En el entorno empresarial actual, limitar la gestión del talento a perfiles homogéneos es una fórmula obsoleta que frena el crecimiento. Para el directivo, abrir los espacios a múltiples voces, edades y realidades culturales es el motor indispensable para potenciar los productos, los servicios y los resultados finales de las organizaciones.
Escuchar voces distintas para mercados diversos
"El tema de innovar o de impactar a nuestro cliente nos exige a nosotros tener voces distintas. No es lo mismo contratar a todos los ejecutivos de traje con corbata y que hablen lo mismo, porque mis clientes no son así. No se puede lograr eso si no tienes una cultura diversa", declaró el Managing Director de Ricoh México.
Asimismo, la capacidad de una organización para transformar sus soluciones está intrínsecamente ligada a su apertura cultural. También puntualizó que las empresas operan en un mundo donde los consumidores finales son heterogéneos, por lo que las ideas frescas nacen, precisamente, de la convergencia de perspectivas geográficas, culturales, de género y de diferentes edades.Adoptar la inclusión implica más allá de cumplir con cuotas de género; se trata de una estrategia empresarial donde cada punto de vista es tomado en cuenta para construir ventajas competitivas reales en el mercado laboral.
Esta reestructura de la cultura interna exige que los líderes abandonen los favoritismos y adopten la meritocracia como el único parámetro para el ascenso profesional. Por ejemplo, en Ricoh Digital las políticas corporativas han impulsado que las mujeres ocupen actualmente el 48% de las posiciones de liderazgo.
"No es sólo decirlo, hay que vivirlo porque si no, no podemos tener una cultura de inclusión y diversidad", agregó Cortés, reiterando que la flexibilidad y el respeto a los perfiles de cuidadores o padres de familia consolida entornos de alta productividad y excelencia operativa.
¿Por qué es importante tener conversaciones difíciles?
"Nosotros abrazamos conversaciones difíciles. Al abrazar conversaciones difíciles, tú puedes llegar a acuerdos... Abrazamos los pensamientos distintos para llegar a acuerdos que impacten en lo que nosotros ofrecemos al cliente final. Eso tiene que ver con la cultura que has creado", detalló.
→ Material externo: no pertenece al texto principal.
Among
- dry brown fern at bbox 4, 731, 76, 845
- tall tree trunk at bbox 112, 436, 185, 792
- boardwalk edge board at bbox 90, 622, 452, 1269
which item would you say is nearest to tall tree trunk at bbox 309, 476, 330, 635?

El blindaje de una cultura inclusiva efectiva requiere la construcción de ambientes de confianza donde el colaborador no tema ser juzgado o sancionado por manifestar un punto de vista diferente.
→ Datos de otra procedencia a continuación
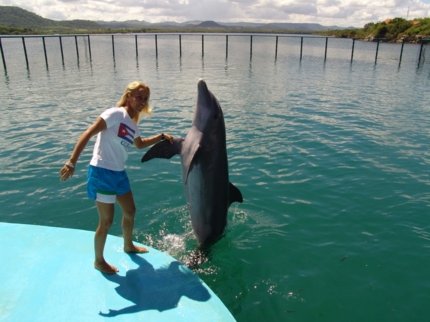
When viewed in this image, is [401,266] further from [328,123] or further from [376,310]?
[328,123]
Jorge Cortés explicó que el verdadero liderazgo inclusivo radica en abrir canales transparentes de comunicación y erradicar los sesgos a la hora de evaluar el desempeño.
Cuando la organización asimila que la pluralidad y la diversidad son activos valiosos, se fomenta la innovación y se mitigan de golpe los riesgos de fractura interna o rotación de personal, permitiendo que la autenticidad de los colaboradores eleve el valor de la marca.
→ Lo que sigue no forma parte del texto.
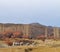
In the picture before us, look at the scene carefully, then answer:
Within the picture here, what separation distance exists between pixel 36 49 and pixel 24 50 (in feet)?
1.07

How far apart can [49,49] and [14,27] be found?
24.4 metres

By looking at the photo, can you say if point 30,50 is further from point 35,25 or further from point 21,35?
point 35,25

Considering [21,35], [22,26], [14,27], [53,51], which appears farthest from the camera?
[14,27]

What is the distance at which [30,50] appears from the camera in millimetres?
5484

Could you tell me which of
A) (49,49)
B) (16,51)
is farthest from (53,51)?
(16,51)

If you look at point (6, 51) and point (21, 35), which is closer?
point (6, 51)

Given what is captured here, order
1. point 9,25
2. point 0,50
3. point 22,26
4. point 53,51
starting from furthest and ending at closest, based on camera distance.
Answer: point 9,25
point 22,26
point 53,51
point 0,50

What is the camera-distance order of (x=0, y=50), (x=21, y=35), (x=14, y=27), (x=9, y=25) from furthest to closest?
(x=9, y=25), (x=14, y=27), (x=21, y=35), (x=0, y=50)

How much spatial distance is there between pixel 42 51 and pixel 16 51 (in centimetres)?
65

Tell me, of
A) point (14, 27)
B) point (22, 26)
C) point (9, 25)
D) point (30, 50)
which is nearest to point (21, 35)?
point (22, 26)

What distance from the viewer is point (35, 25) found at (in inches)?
1363

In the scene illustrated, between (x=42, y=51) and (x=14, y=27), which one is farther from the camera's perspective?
(x=14, y=27)

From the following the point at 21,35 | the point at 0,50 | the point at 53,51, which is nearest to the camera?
the point at 0,50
Con base en la experiencia del directivo de Ricoh, la diversidad debe ser gestionada como una directriz de la alta dirección y no como una tarea aislada de Recursos Humanos:
"Es demasiado importante para decir que es solo de Recursos Humanos; todos somos una empresa de inclusión y diversidad", concluyó el directivo.
A través de comités regionales, mediciones constantes de engagement e investigaciones con lineamientos estrictos ante cualquier conducta que vulnere el respeto mutuo, el corporativo demostró que romper con las estructuras rígidas del pasado es, al final del día, el mejor negocio para el futuro.